None of this helped Elsie Keckstein, 77, of Oregon. She was home listening with her younger brother and two older sisters.
"I was only 10 years old, but I have a sister who's afraid of everything," she said. "[We] were so frightened. It was terrible. My mom came home while it was still on and she got us calmed down."
"I've just never forgotten it because my sister and my other sister and I were so afraid," she said. "I remember the next day just everybody talking about it."
About 6 million people listened to the program, according to a Princeton University study. Unknown numbers who didn't tune in were caught up in the hysteria. (You can join them if you like. Copies of the broadcast are still available for listening at the Toledo-Lucas County Public Library and Bowling Green State University's Jerome Library.)

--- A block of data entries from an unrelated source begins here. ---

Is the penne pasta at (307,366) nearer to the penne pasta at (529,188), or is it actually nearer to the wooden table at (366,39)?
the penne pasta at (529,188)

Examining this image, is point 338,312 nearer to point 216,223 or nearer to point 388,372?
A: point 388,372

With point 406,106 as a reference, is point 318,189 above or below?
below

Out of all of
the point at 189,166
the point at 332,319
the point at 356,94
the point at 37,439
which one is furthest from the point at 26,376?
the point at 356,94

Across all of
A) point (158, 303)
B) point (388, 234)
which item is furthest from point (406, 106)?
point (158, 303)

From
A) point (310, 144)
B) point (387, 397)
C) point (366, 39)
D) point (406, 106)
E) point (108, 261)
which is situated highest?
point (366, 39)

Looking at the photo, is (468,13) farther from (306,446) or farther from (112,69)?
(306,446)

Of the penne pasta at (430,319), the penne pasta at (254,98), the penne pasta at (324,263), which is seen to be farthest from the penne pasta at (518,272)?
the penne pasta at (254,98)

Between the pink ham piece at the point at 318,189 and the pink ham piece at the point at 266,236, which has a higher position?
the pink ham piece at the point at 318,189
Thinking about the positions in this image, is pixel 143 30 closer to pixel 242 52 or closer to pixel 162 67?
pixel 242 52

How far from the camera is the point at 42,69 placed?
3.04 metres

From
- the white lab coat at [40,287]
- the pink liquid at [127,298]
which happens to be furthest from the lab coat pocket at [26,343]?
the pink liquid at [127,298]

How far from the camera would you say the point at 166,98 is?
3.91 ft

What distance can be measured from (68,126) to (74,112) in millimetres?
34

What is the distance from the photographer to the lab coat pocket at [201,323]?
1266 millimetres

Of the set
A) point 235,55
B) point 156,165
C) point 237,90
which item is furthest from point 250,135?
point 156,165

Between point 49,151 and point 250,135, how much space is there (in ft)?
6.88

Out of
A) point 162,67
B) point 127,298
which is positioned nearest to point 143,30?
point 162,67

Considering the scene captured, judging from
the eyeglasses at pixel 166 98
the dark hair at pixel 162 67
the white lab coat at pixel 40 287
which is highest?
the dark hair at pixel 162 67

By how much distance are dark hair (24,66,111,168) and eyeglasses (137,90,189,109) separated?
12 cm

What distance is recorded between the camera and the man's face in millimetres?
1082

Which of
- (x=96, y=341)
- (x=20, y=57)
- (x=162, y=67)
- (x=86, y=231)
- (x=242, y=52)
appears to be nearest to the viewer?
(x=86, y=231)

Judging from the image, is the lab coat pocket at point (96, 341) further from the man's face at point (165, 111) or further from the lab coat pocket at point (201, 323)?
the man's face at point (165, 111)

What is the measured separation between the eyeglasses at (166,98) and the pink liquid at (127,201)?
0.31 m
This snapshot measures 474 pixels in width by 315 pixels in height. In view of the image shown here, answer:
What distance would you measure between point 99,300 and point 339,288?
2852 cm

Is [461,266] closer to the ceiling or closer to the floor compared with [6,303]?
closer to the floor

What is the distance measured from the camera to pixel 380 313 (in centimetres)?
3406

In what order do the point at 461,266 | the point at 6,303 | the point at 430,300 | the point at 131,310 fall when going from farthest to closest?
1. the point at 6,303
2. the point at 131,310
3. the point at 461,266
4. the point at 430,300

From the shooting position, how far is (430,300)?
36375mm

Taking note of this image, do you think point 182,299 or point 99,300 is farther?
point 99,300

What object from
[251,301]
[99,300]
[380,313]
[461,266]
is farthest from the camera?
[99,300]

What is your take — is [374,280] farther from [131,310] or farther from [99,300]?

"I heard there were people committing suicide, running to the mountains, all that kind of stuff," said Bill Cameron, who was an 11-year-old living in Lorain, Ohio, at the time. "People were freaking out to some extent."
Even though the now-78-year-old South Toledo resident wasn't taken in by the ruse, he admits, "It sounded hauntingly real."
In Toledo, news reports indicated that at least one local person suffered a heart attack during the program. Calls to newspaper offices were too numerous to tabulate. One local woman talked for nine minutes with her daughter in New Jersey trying to get her to come home at once.
Across the country, people fled their homes to escape the invasion. Others took to rooftops, where they claimed to smell the invaders' poison gas and see the approaching Martian robots.
There was enough commotion for New Jersey State Police to teletype the following: "Note to all receivers - WABC broadcast as drama re this section being attacked by residents of Mars. Imaginary affair."